このたぐいの小説をこれだけ長期間にわたって少しずつ読んでいると、しかも、二つの話が交錯し、登場人物が外国人となると、もはや一本の糸としてストーリーを追うことは難しくなっている。読後憶えているのも、ストーリー展開ではなく、印象的な細部の描写なのだった。
たとえば翻訳小説「三重露出」(二段組みのほう)の第二章のなかに、こんな一節が出てくる。

サクラ・アパートのわきに車をおくと、小雨の中を露地口まで戻って、おれはアキコを、まずオニギリ・ダイナー(DINERは簡易食堂)で持てなすことにした。オニギリは、ニギリ=メシの女性的略称だ。ボイルド・ライスを手でボール状にかためたもので、中にプラム(ウメボシのこと)や、鱈の子の塩漬などを握り込み、崩れないようにアサクサ・レイヴァー(浅草のりのこと)で包んである。手づかみで食べるホットドッグなみの軽食で、元来は家庭の主婦が、ピクニックの弁当なんかに作ったものだという。これ専門のダイナーが、トーキョーの盛り場に増えだしたのは、二、三年前からだそうだ。(光文社文庫版60頁、( )内は原文割註)

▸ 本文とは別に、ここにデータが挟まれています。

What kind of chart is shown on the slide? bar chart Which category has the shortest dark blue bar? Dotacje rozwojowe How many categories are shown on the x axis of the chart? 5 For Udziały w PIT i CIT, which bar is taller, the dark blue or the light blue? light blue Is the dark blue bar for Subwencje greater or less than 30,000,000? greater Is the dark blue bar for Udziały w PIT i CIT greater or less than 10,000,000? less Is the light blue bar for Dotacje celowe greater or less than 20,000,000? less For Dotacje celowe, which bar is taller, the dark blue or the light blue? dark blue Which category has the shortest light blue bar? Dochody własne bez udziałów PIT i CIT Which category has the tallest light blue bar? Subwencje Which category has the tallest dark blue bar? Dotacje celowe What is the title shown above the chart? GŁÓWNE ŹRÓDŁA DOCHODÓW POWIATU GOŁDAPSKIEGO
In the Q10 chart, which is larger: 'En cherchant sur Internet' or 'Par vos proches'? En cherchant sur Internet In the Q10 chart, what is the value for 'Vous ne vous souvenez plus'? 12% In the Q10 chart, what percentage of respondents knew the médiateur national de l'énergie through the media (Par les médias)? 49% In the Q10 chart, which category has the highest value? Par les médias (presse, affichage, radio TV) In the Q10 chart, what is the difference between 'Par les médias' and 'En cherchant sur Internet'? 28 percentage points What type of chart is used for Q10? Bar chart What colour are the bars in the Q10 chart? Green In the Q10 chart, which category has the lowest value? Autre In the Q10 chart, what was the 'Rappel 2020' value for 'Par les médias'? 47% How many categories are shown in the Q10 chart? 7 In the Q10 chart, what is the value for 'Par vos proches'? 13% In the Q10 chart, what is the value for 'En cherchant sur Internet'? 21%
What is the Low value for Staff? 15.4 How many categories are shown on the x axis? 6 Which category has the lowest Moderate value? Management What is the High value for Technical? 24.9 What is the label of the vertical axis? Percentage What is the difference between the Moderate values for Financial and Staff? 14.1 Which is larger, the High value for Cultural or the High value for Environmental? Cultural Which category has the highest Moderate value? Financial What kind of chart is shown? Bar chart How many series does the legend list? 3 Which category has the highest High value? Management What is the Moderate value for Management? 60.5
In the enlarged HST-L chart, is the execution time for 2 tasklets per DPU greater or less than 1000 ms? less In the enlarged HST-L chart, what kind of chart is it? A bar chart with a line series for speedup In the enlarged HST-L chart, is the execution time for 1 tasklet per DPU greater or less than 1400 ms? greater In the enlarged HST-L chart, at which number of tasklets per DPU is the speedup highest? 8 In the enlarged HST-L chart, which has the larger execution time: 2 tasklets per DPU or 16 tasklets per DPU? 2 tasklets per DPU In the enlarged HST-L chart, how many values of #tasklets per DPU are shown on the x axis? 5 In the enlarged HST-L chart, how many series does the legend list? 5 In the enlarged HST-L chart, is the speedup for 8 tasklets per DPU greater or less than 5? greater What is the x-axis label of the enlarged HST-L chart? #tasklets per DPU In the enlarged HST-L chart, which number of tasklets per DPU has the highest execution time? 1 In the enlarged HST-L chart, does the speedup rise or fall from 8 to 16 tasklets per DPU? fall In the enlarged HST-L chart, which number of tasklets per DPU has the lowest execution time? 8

ちょうど映画「東京おにぎり娘」を観た直後だった(このことからも、本書を年末に読み始めたことがわかる)ことから、その符合に驚いた。「東京おにぎり娘」は1961年の作品、「三重露出」の原著は63年に刊行されたという設定になっているから、映画が捉えたおにぎり屋の出現という社会風俗と、本作で言及されている「オニギリ・ダイナー」の普及がぴたり一致するのに興奮したのである。